BBC Music Correspondent

Singer-songwritwer Barry Manilow says did not discuss his sexuality for years because it could have ended his career.

The star, who came out publicly in 2017, told CNN's Chris Wallace that "the public was not ready for anybody to come out" as gay in the 1970s.

"Now being gay is no big deal," he added. "Back in the 70s it would have killed a career."

The Brooklyn-born singer has been in a relationship with his manager Garry Kief for 39 years.

They married privately in 2014.

Asked by Wallace if he had felt pressured to hide who he was, Manilow said he "never thought about it".

He described his decision to come out in People magazine six years ago as "a non-event".

"I think everybody knew that Garry and I were a couple all those years," he said.

At the time, he said his fans' response to the announcement had made it a "beautiful experience".

"I didn't know what was going to happen," he told Reuters, "but I should have known better because my fans, and frankly the public, they care about my happiness and I have always known that."

Image source, Getty Images

Image caption,

Manilow met his now-husband Garry Kief in 1978

Manilow, whose real name is Barry Pincus, is one of the biggest-selling musicians of all time, thanks to slick, orchestrated hits like Mandy, Looks Like We Made It and Copacabana.

A born showman, he is still hard at work in his eighth decade, opening a new Broadway musical and starring in a recently-announced Christmas TV special.

He is currently in the 14th year of a Las Vegas residency and has concert dates scheduled until December 2024.

His star began to rise in the middle of the 1970s - and Manilow credited Kief with saving his life during those whirlwind years.

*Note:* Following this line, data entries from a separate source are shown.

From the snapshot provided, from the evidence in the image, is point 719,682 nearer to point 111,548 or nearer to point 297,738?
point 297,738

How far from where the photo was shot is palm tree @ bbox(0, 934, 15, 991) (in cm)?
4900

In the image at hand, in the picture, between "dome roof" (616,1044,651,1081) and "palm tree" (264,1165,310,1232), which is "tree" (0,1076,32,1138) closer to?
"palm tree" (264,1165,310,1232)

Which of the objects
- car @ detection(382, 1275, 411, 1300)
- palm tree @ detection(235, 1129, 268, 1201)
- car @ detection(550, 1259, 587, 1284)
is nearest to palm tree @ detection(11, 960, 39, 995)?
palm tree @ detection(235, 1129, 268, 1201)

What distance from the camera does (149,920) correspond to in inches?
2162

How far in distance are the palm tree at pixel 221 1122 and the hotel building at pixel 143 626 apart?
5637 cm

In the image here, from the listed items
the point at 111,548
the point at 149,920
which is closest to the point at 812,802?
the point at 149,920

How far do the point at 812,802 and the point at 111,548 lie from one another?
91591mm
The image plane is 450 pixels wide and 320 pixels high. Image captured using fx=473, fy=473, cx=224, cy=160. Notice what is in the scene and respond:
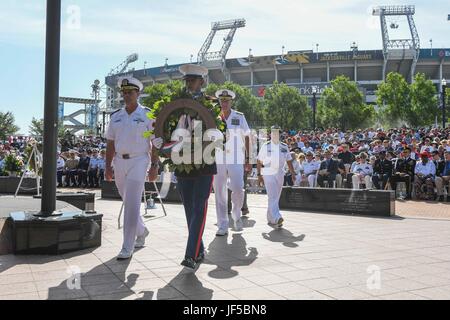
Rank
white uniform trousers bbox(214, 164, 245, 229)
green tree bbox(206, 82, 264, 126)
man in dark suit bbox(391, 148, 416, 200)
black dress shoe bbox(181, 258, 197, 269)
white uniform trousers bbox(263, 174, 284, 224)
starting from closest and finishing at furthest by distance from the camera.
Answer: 1. black dress shoe bbox(181, 258, 197, 269)
2. white uniform trousers bbox(214, 164, 245, 229)
3. white uniform trousers bbox(263, 174, 284, 224)
4. man in dark suit bbox(391, 148, 416, 200)
5. green tree bbox(206, 82, 264, 126)

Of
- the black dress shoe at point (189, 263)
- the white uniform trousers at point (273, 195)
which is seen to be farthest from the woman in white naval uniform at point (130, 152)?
the white uniform trousers at point (273, 195)

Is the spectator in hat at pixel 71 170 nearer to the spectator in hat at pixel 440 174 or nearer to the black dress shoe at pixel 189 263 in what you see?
the spectator in hat at pixel 440 174

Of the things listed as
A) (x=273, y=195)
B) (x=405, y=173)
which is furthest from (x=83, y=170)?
(x=273, y=195)

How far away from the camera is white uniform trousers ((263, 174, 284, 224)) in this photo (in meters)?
8.62

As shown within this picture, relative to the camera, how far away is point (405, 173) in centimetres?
1536

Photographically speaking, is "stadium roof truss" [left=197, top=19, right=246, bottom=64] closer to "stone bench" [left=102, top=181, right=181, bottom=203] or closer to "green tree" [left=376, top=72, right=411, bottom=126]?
"green tree" [left=376, top=72, right=411, bottom=126]

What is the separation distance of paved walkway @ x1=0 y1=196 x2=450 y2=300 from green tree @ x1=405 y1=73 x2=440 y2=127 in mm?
49192

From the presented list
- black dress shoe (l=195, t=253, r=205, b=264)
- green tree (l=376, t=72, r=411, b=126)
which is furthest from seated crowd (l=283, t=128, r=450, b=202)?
green tree (l=376, t=72, r=411, b=126)

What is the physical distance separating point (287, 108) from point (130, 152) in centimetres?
5708

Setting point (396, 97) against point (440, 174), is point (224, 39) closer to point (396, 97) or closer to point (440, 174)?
point (396, 97)

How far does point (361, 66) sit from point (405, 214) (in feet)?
262

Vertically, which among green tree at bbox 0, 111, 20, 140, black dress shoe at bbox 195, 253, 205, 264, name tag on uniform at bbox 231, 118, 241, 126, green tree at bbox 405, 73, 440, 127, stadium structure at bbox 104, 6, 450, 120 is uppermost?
stadium structure at bbox 104, 6, 450, 120
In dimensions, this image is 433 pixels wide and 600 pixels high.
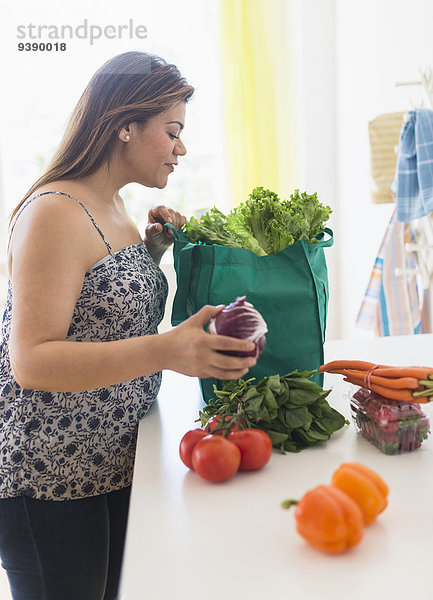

"As my career exploded, it was just crazy. And, you know, going back to an empty hotel room, you can get into a lot of trouble if you, you know, you're alone night after night after night," he explained.

"But I met Garry right around when it was exploding. And I didn't have to go back to those empty hotel rooms. I had somebody to cry with or to celebrate with."

He added: "It was pretty lonely until I met Garry. And then it was fun."

'Nervous breakdown'

Prior to his relationship with Kief, Manilow had married his childhood sweetheart, Susan Deixler, in 1964.

The couple stayed together for one year, and the marriage was annulled in 1966.

Reflecting on the relationship, he said he "really did love" his wife, but admitted "the gay thing was pretty, pretty strong".

However, he said the marriage ended because of a lack of commitment, rather than his sexuality.

"We had a very nice marriage, it was great, but I was away every night making music, as a young musician would be... and it wasn't good for me and it wasn't good for her.

"I couldn't be the proper husband. I was just away making music with a band. I wrote an off-Broadway musical called the Drunkard. And I was having a ball. I just couldn't be a husband."

Image caption,

Barry Manilow recording a performance for the BBC's Top Of The Pops in the 1970s

Elsewhere in the career-spanning interview, Manilow said his background in writing jingles had helped him in his musical career.

"You've got to get a hook in 15 seconds that people will remember for a commercial, and the same goes for a pop song," he said.

He also revealed that he came up with the concept for Copacabana while recovering from his "first nervous breakdown" at the Copacabana Hotel in Rio de Janeiro in 1970.

When Wallace pressed him for details, Manilow said he was "just kidding" about the breakdown, but admitted that fame had affected his mental health.

"Before Mandy and all the big records, I was a happy guy being the background.

"I was having a great time until I had to get up there and perform. I wouldn't say nervous breakdown, but it was definitely a problem for me."